The Nigeria Union of Petroleum and Natural Gas Workers (NUPENG), has lambasted the Nigerian federal government on the lingering current scarcity of fuel being experienced in Abuja, Lagos and other cities across the country.
NUPENG President, Mr. William Akporeha, while speaking at the 5th Quadrennial Delegates Conference of the Petroleum Tanker Drivers (PTD) recently held in Ibadan, the Oyo State capital, said that the fuel scarcity was caused by the government’s misplaced priority.
According to Akporeha, rather than blaming tanker drivers for fuel scarcity, Nigerians should blame the federal government for refusing to build new refineries in the last 30 to 40 years.
“Why do we have this scarcity of petrol? The scarcity is not caused by tanker drivers but by the government’s misplaced priority. If the product is available, members will move it around.
“By importing the product, you are exporting capital, exporting jobs by doing so. I don’t think it is rocket science to do that. The refineries we have today were built by the military 30 to 40 years ago,” the NUPENG President said.
In a similar development, chairman of the Independent Petroleum Marketers Association of Nigeria (IPMAN), Lagos State Zone, Akin Akinrinade, lamented that the operating environment in the country has become hostile to their businesses.
The IPMAN boss pointed out that it was no longer possible for them to sell fuel at the official pump price of N165 per litre, as the landing cost of petrol has risen to between N175 and N178 per litre.
Similarly, the President of the Petroleum and Natural Gas Senior Staff Association of Nigeria (PENGASSAN), Mr.

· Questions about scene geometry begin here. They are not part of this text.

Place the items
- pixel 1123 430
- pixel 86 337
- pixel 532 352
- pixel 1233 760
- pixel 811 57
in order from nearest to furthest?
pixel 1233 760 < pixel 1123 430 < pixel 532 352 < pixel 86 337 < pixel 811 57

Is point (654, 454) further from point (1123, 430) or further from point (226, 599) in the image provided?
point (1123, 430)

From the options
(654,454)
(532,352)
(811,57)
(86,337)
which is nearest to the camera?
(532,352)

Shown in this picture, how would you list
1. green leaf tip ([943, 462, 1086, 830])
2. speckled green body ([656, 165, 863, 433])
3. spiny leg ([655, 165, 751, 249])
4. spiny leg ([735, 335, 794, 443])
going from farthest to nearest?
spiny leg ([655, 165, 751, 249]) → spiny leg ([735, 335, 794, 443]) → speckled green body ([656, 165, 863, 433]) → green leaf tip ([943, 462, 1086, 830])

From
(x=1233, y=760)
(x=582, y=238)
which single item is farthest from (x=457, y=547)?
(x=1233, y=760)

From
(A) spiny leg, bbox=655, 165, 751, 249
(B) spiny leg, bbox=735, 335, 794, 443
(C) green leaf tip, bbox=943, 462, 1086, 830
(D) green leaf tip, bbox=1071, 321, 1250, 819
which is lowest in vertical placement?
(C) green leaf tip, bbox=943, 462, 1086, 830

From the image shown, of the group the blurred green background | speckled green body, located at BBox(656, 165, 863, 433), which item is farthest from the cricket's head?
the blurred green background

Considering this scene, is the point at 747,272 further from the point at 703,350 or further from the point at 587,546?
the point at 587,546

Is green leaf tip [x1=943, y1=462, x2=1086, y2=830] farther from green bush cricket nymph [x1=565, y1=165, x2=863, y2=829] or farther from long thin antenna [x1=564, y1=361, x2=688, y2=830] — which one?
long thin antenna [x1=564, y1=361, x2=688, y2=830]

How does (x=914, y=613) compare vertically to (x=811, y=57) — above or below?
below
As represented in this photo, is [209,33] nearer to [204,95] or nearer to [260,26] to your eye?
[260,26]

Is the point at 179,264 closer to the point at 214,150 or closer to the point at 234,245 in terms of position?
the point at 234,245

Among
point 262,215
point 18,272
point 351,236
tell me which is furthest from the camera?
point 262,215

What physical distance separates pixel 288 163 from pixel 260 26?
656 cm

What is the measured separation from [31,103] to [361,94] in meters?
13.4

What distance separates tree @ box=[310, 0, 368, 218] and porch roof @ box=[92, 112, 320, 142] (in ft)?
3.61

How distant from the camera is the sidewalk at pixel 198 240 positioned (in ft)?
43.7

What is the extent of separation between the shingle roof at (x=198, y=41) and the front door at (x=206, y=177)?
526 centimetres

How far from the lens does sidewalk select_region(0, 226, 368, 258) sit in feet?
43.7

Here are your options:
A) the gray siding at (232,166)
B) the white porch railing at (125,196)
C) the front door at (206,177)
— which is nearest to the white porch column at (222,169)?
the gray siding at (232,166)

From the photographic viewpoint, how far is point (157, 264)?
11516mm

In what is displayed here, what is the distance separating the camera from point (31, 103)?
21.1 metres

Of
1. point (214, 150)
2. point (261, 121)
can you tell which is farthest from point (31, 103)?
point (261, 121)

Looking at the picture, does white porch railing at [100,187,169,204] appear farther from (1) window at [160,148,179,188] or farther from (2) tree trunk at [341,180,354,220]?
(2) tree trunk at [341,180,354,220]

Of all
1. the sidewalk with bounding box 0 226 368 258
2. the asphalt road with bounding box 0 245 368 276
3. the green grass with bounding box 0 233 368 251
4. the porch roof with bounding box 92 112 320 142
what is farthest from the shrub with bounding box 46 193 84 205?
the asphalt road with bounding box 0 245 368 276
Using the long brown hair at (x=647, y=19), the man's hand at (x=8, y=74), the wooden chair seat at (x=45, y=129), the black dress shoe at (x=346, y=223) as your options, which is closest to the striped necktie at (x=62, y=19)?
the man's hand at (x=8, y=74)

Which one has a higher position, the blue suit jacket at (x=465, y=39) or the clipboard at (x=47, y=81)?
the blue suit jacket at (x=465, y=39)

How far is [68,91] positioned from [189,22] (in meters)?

Festus Osifo, had in June noted that the issue of ‘bridging funds’ between the Nigerian Midstream and Downstream Petroleum Regulatory Authority (NMDPRA) and the fuel truck drivers was also the cause of the current fuel scarcity in the country.
“The NMDPRA are the ones administering a bridging fund. At a particular time, they agreed with truck drivers that the bridging fund is going to be about N10 per litre depending on the destination you are going to all over the country.
“As at when they agreed, the cost of diesel was about N250, so it was fashionable and the N10 was a bit okay, but today, the cost of diesel is over N700. It has tripled. So, the expectation from the tanker drivers is that since the cost has gone up, instead of paying me N10.40kobo as the case may be, you’ve to multiply it by three.
“At the end of the day, that’s the first problem,” Osifo had said in an interview on Channels Television’s Sunrise Daily.